Tuesday, October 19, 2010

Police officer describes what he saw the day of cabbie's murder

From the Kingston Whig-Standard Online:

By Sue Yanagisawa

Jurors at the trial of the man accused of murdering Amey's Taxi driver David Wayne Krick resumed hearing evidence Monday afternoon, only to be told they'll be in recess again until next Monday.

Justice Douglas Belch told the 12 citizens charged with weighing the Crown's case against Richard Edmund Smith that he's dealt with the points of law that paused witness testimony last week, on the third day of trial.

However, he also advised them they won't be required for the rest of this week, but will resume hearing testimony on Oct. 25. In the interim, he said, he and the lawyers involved will be working.
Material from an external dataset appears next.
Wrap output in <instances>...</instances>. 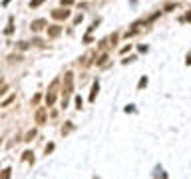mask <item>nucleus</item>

Smith, 34, has pleaded not guilty to second-degree murder in the stabbing death of Krick, who was 50 at the time of his death on June 17, 2007.

The jury has already heard how the Kingston cab driver was found around 7 a.m. that Father's Day Sunday, blood-soaked on the sidewalk in front of a white bungalow on Durham Street. He'd been stabbed 31 times, had no detectable pulse and CPR initiated by a fellow driver and a police constable was unsuccessful in restoring any spark of life.

Yesterday, retired Kingston Police Const. Mike Campbell told jurors he was in a patrol cruiser that morning, parked up around Princess and Sir John A. Macdonald Boulevard at about 6:45 a.m. when his dispatcher advised that a cab driver had been stabbed in the area of Park Street.

Campbell put his cruiser in gear and was heading for Park Street, Campbell testified, when he received new information seven minutes later that led him to believe the injured cabby might instead be on Macpherson Avenue, west, off Sir John A. Macdonald. He told the jurors he immediately changed direction and drove for the new destination.

The former constable said there's a complex of Queen's University graduate student residences off Macpherson -- which have previously been identified as the An Clachan Complex. When he initally turned west onto the avenue from Sir John A. Macdonald Boulevard, Campbell said he could see a white car in the northeast corner of the complex parking lot. But didn't see any sign of people and said he hadn't noticed a fellow officer driving up behind him.

At that point, Campbell said "I wasn't in full possession of all the details about the cab" and so even after he'd identified the white car as an Amey's Taxi, he didn't know if it was the specific cab police were seeking.

He testified he was approaching in his cruiser -- slowly -- when he suddenly heard a voice over his radio announcing "I am in pursuit," or "I am in foot pursuit" and glanced in his rearview mirror to see a cruiser pulling in behind him. He recognized the voice on the radio as that of fellow officer Lester Tang, a relatively new addition to the force at the time, he said, and when he shifted his eyes forward again he saw another man running.

Campbell told jurors it all happened virtually simultaneously and, in response, he got out of his cruiser, ran around the front, climbed over a 2 1/2-foot guide rail and joined the pursuit. He admitted, however, that the suspect already had enough of a lead, "I knew I would not catch him."

He agreed with defence lawyer Gregory Leslie that Tang, being considerably younger, had a better chance of running down the fleeing man. After his initial head start, Campbell estimated 40 yards was the closest he ever came to catching the suspect.

But he testified that he stayed in the chase until he lost sight of the runner around the corner of a building, concentrating the entire time on observing as much as he could in order to provide the best description possible for his fellow patrol officers.

"At that point," he noted, "the taxi driver had not been found. We knew he was wounded from the information we had and I thought he might still be in the taxi."

So he returned to Amey's Taxi Number 71, abandoned in the An Clachan parking lot. Campbell testified that it was on his return that he observed red smears on the paint around the rear passenger door.

He told jurors he looked inside and, seeing no sign of the driver, spotted what looked like a GM key on the floor underneath the steering column.

Campbell said he carefully opened the door, using only his index finger and retrieved the key "very gingerly".

He wasn't wearing gloves, he said. But he needed to make sure Krick hadn't been stuffed in the trunk, so he fit the key into the trunk lock holding it carefully by its edges.

When he discovered Krick wasn't anywhere in the cab, Campbell said he relayed that information back to police dispatch, together with a description of the man who had run from the cab's vicinity and ultimately eluded both him and Const. Tang.

He then sealed off the area around the abandoned taxi with yellow police tape and later accompanied the cab as it was towed to an impound lot where he personally affixed police seals to all four doors to preserve evidence.